Crown of Stars (concluded)

I finished Crown Of Stars last night after plowing through the last 220 pages in two evenings. Once again I felt the pain of parting as the story came to an end, but in some ways it was not as powerful as in some of the other stories I've read, but certainly not because I care less about the characters. Perhaps it is because the action of the novel closes and then the novel concludes 10 pages and 40 years later. We get a sense that all was for a purpose, that the struggles and battles waged were not for naught. There was purpose and there was meaning because we can look back on it as events in the past rather than a present that is forever closed to us. That is one of the most painful aspects to the close of a story, when the characters lives go on, but we no longer get to be a part of them.

When The Lord of the Rings ends, we are left with a new world but no knowledge of where it is going or where it will end, the story concludes and Frodo sails out from the Grey Havens. When The Chronicles of Narnia end, we see the Pevensie children going further up and further in and we see that their lives have culminated in something grand and beautiful--eternity with Aslan, the one who sang the world into existence. While Crown of Stars doesn't conclude with the grand scope of eternity as seen by the daimones of the upper spheres, it doesn't just drop us either. Elliott gives, and this is probably a poor analogy that hopefully wouldn't offend her, the prose version of a movie that runs the "What happened next" for each of the characters before the credits roll. She gives us a glimpse of life continuing in a wonderful world as we see that the characters we know and love accomplished something great and lasting, but the story continues, life continues in this world.

The beauty of the story is that there is more to it than what she tells. Who is Alain? Perhaps she doesn’t even know, and that is a beautiful thing, because that is where the true heart of myth lies.
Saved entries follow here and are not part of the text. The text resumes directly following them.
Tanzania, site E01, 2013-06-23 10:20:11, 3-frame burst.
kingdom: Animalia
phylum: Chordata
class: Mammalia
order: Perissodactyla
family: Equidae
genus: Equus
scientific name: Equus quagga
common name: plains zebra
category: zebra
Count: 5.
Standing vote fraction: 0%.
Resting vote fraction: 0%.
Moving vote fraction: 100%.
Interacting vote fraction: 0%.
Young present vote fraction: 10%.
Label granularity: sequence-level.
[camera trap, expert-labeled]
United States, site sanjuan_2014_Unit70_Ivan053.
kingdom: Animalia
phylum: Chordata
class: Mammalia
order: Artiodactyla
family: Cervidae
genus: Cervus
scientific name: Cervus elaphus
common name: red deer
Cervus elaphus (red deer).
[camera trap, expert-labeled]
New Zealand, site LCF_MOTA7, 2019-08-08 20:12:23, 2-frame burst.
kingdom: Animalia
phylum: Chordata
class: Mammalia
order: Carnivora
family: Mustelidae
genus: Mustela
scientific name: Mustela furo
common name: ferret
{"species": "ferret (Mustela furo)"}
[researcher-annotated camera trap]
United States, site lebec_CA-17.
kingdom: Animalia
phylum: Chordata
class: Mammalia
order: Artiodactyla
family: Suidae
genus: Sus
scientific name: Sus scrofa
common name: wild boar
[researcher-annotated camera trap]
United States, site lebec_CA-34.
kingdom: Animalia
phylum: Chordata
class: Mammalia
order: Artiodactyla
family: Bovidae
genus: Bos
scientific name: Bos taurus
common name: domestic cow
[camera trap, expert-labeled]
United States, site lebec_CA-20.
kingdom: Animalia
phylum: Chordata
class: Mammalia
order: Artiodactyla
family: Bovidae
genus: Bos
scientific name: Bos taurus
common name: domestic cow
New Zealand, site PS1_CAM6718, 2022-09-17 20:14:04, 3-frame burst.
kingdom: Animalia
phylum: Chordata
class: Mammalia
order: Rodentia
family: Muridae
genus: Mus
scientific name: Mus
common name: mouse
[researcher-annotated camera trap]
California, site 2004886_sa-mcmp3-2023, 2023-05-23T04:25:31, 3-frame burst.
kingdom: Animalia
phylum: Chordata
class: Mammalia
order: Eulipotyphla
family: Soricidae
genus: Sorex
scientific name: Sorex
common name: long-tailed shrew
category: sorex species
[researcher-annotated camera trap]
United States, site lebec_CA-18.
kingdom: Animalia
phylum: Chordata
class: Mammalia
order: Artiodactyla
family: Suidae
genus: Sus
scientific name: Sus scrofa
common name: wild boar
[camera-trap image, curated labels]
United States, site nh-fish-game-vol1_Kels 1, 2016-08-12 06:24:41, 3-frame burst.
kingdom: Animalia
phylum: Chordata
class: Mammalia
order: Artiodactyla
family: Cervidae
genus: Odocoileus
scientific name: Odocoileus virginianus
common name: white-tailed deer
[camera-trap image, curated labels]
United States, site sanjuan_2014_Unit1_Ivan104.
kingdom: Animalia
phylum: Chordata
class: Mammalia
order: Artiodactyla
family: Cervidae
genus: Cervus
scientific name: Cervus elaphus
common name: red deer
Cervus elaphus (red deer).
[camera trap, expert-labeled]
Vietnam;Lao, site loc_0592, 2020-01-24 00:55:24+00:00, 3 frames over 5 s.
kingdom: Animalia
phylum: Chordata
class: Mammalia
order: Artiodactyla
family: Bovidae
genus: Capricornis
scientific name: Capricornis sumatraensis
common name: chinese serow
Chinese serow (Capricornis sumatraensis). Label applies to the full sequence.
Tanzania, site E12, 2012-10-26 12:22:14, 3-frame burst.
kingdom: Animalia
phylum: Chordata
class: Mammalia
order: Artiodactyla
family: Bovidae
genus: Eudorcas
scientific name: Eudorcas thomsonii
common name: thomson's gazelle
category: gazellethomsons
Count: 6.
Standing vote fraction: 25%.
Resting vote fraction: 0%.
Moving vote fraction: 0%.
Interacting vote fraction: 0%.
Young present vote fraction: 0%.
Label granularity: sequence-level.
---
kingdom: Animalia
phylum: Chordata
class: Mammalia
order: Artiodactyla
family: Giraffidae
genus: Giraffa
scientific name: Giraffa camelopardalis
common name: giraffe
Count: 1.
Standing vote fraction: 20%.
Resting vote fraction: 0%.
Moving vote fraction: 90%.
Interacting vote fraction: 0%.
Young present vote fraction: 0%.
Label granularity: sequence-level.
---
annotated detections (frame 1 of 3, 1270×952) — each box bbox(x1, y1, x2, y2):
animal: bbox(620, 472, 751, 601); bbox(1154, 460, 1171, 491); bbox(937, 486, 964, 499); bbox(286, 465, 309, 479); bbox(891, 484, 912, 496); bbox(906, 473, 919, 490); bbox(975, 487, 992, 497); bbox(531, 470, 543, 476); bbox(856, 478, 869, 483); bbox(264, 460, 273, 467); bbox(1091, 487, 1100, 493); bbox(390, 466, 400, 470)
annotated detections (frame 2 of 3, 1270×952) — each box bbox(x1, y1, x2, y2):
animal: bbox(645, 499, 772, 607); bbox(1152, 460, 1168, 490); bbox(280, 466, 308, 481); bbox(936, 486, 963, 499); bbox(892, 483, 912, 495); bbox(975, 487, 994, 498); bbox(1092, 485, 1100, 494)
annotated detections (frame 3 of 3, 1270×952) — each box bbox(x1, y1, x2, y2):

When a story can spring from beyond us and end with mystery remaining, it is evidence that we have tapped into something that we ourselves are not in control of even though we are the ones who write the stories. I e-mailed Ms. Elliott to ask her about that. We'll see what she has to say.

Another question I asked her is how much of the story she knew before she started. How much just developed and how much was clear from the beginning? Clearly the story grew in the telling because she had planned on a 6 volume series, only to have it turn into 7, which was much more fitting given the nature of the story.

This was perhaps the best fantasy series I've read, and I've read quite a few. Crown of Stars was a fitting end, I might also say inevitable considering everything that happens to the main characters, to a series that I will read again and again simply to be immersed once more in Elliott's living and breathable world.